**Task statement:**
Copy out the text of each of the following records word for word, leaving out the pictures.

##### Information shown

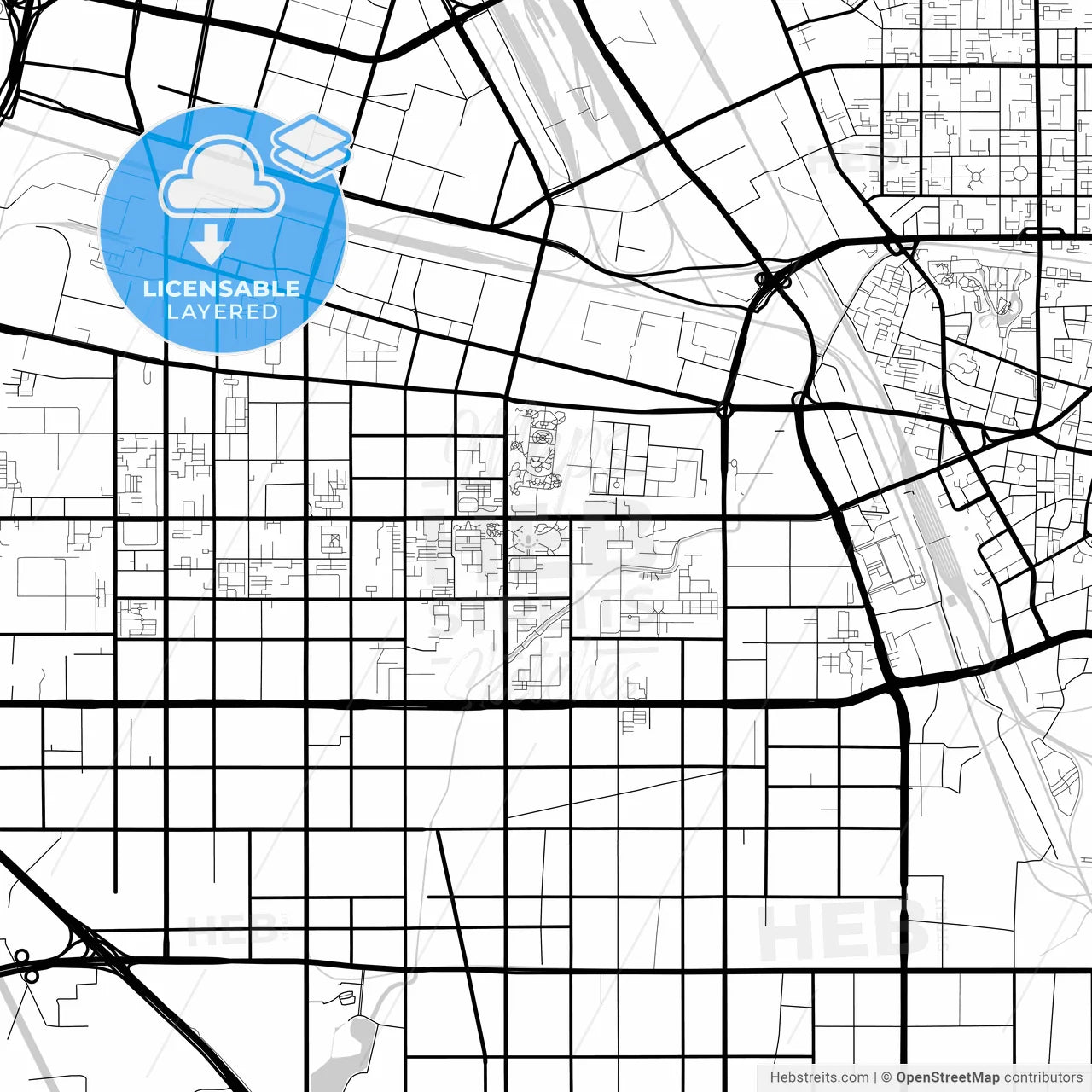 Layered PDF map of Zhengzhou, Henan, China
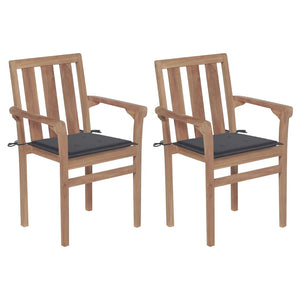 vidaXL 2/4/6/8x Solid Wood Teak Stackable Patio Chair & Cushions Multi Colors-13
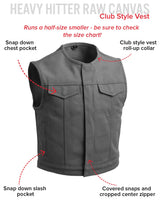 Lowside Grey Men's Motorcycle Canvas Vest - First Manufacturing Company - Flyclothing LLC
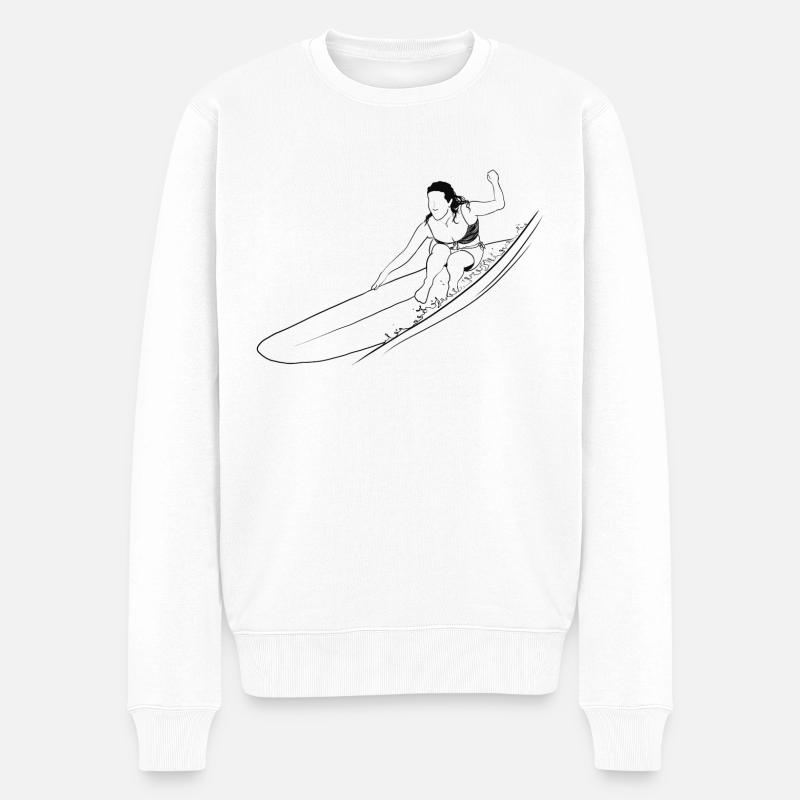 Surfgirl - Männer Premium Bio Pullover - Weiß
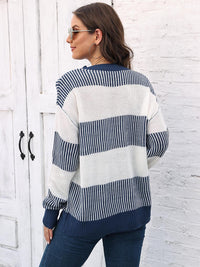 BEAUTIFUL I AM Full Size Round Neck Drop Shoulder Sweater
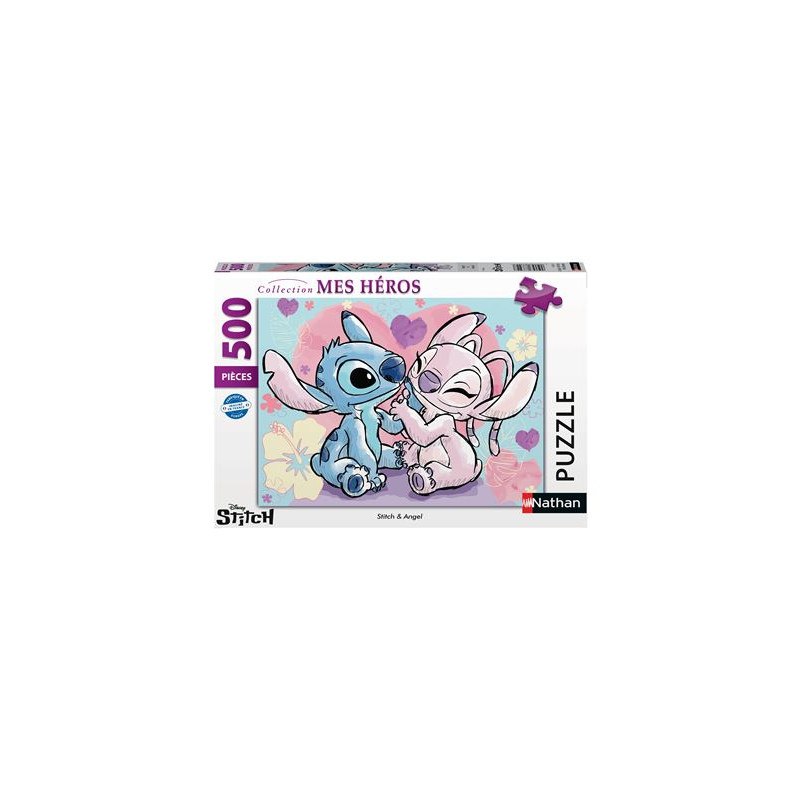 Puzzle 500 pièces Nathan Stitch & Angel Disney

##########

**Written response:**
 Layered PDF map of Zhengzhou, Henan, China
 vidaXL 2/4/6/8x Solid Wood Teak Stackable Patio Chair & Cushions Multi Colors-13
 Lowside Grey Men's Motorcycle Canvas Vest - First Manufacturing Company - Flyclothing LLC
 Surfgirl - Männer Premium Bio Pullover - Weiß
 BEAUTIFUL I AM Full Size Round Neck Drop Shoulder Sweater
 Puzzle 500 pièces Nathan Stitch & Angel Disney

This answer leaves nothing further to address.